> Task instructions: Return the listing exactly, please; no pictures.

> Data for this task:
—————

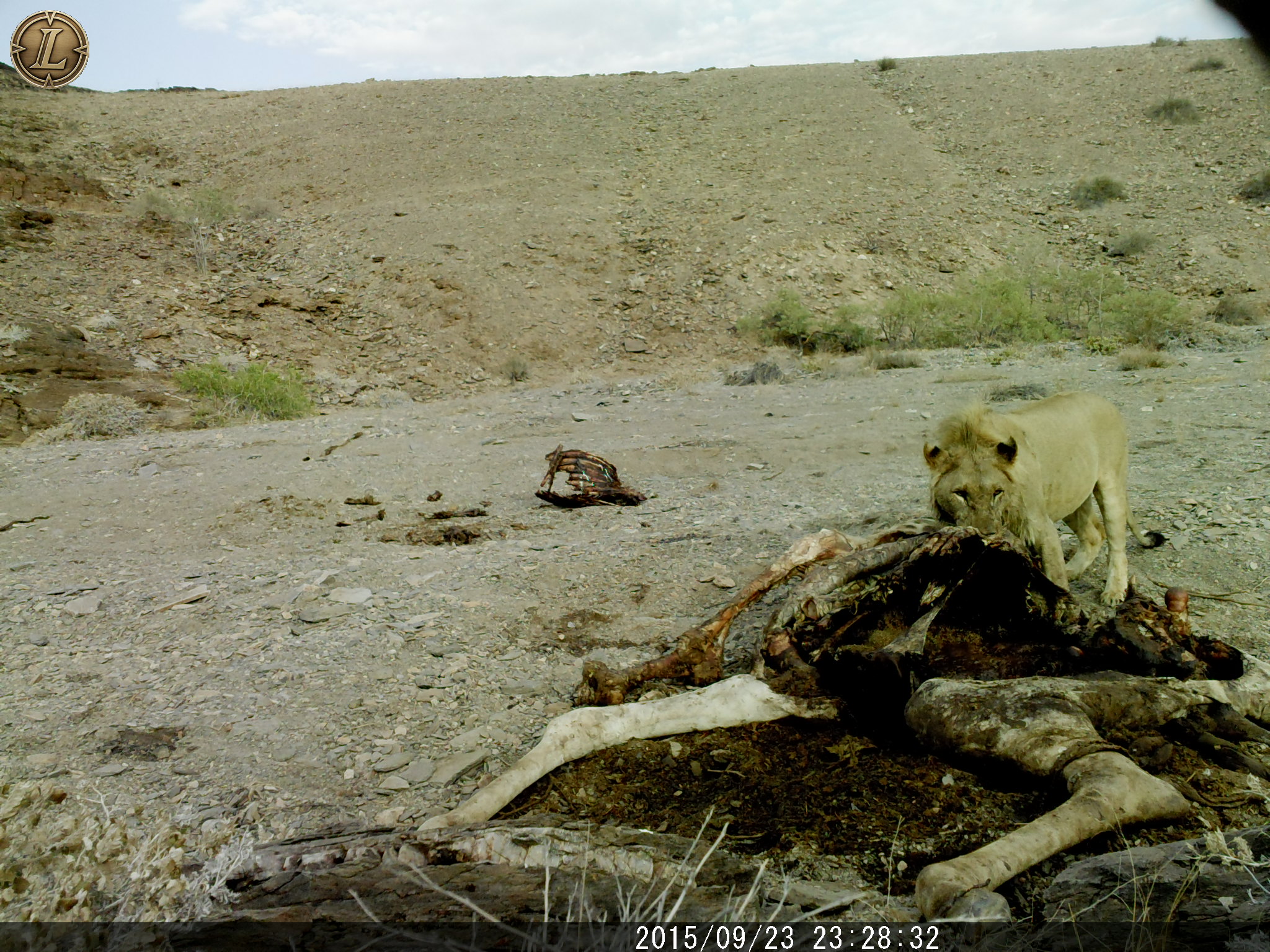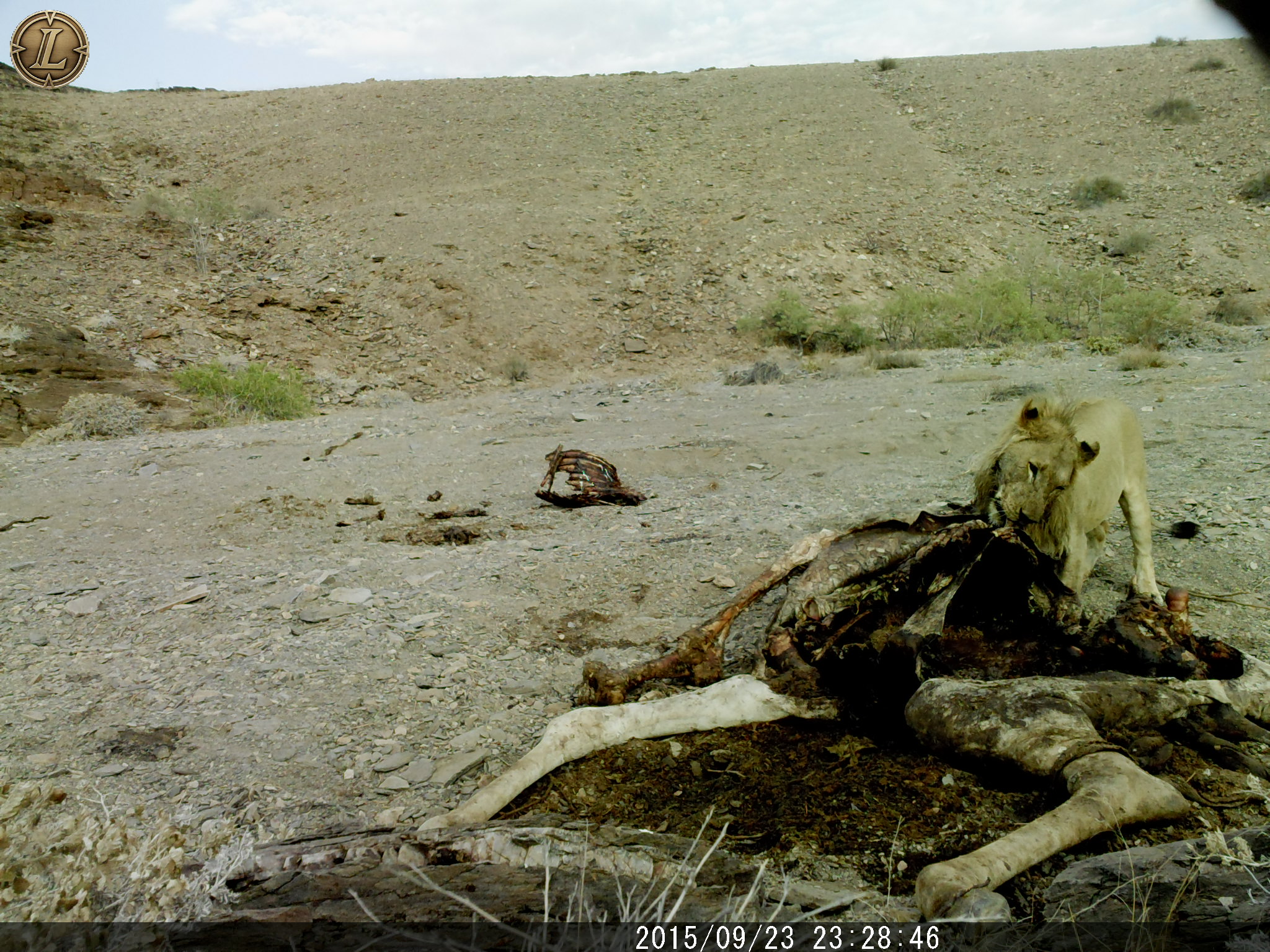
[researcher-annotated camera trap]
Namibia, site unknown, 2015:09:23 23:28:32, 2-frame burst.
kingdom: Animalia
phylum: Chordata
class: Mammalia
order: Carnivora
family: Felidae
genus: Panthera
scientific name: Panthera leo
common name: lion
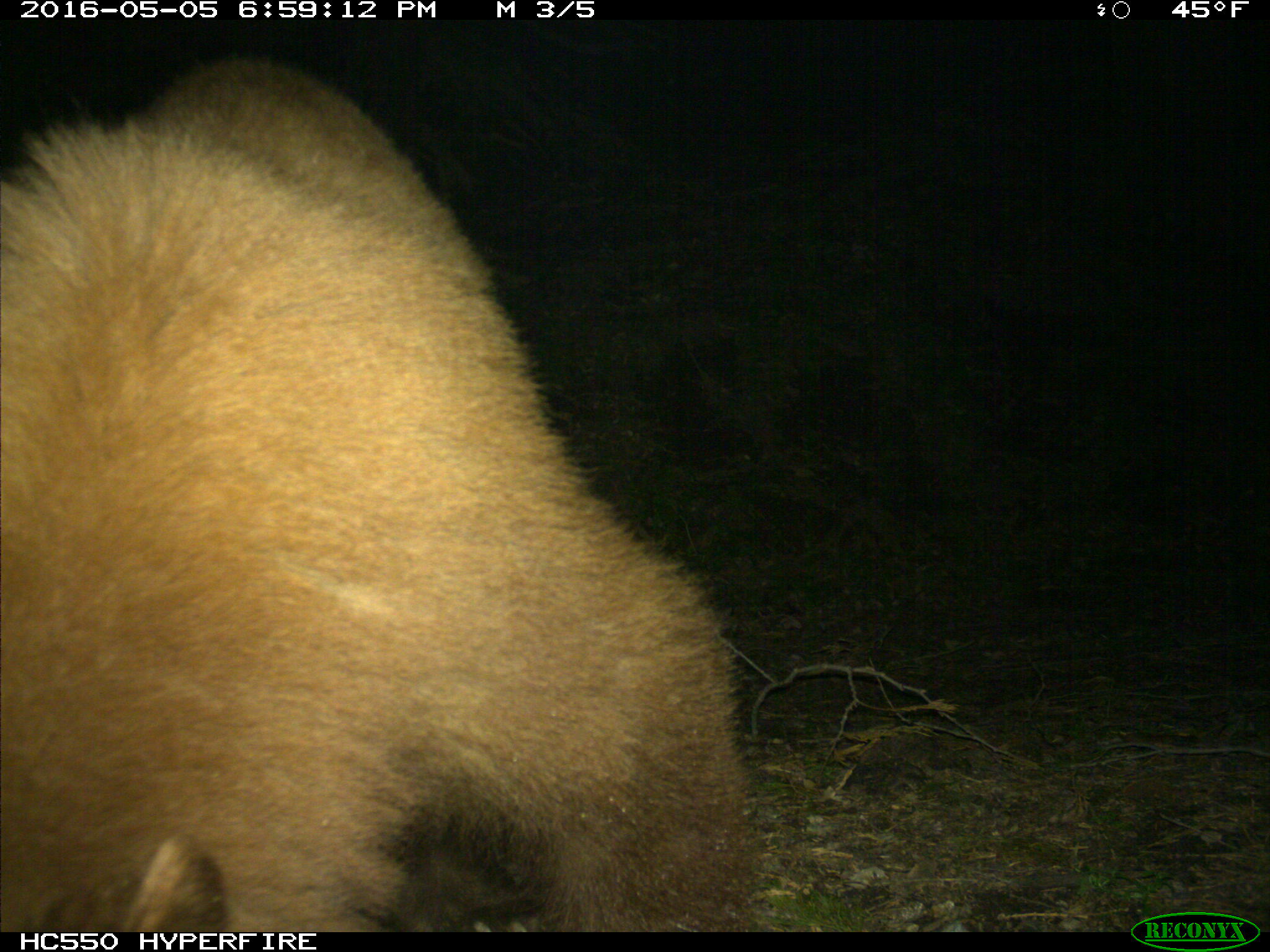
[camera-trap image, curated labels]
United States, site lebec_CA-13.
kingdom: Animalia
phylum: Chordata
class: Mammalia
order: Carnivora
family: Ursidae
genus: Ursus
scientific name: Ursus americanus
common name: american black bear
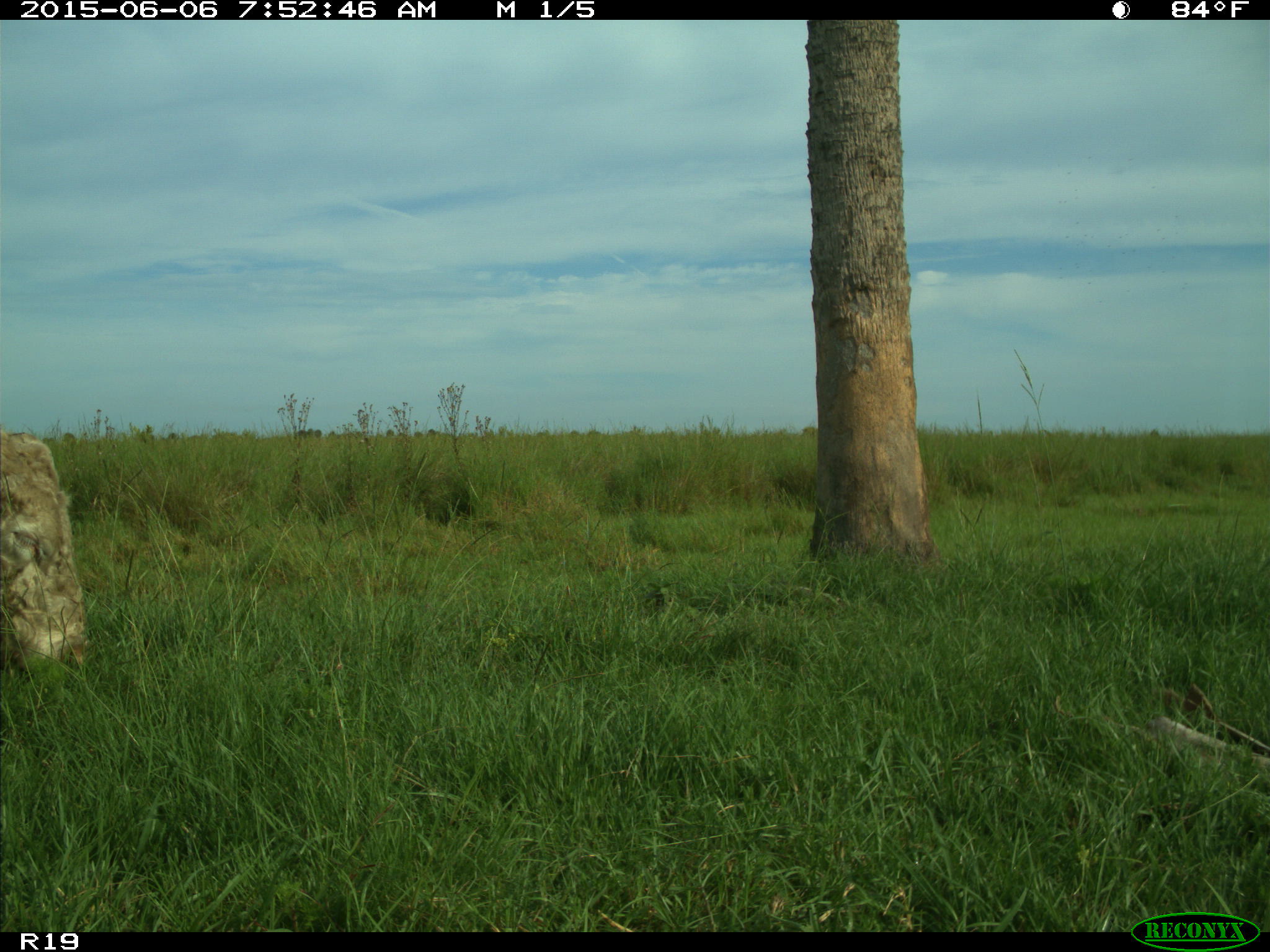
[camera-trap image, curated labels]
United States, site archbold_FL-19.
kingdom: Animalia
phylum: Chordata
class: Mammalia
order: Artiodactyla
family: Bovidae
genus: Bos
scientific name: Bos taurus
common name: domestic cow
Bos taurus (domestic cow).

—————

> Answer box:
[researcher-annotated camera trap]
Namibia, site unknown, 2015:09:23 23:28:32, 2-frame burst.
kingdom: Animalia
phylum: Chordata
class: Mammalia
order: Carnivora
family: Felidae
genus: Panthera
scientific name: Panthera leo
common name: lion
[camera-trap image, curated labels]
United States, site lebec_CA-13.
kingdom: Animalia
phylum: Chordata
class: Mammalia
order: Carnivora
family: Ursidae
genus: Ursus
scientific name: Ursus americanus
common name: american black bear
[camera-trap image, curated labels]
United States, site archbold_FL-19.
kingdom: Animalia
phylum: Chordata
class: Mammalia
order: Artiodactyla
family: Bovidae
genus: Bos
scientific name: Bos taurus
common name: domestic cow
Bos taurus (domestic cow).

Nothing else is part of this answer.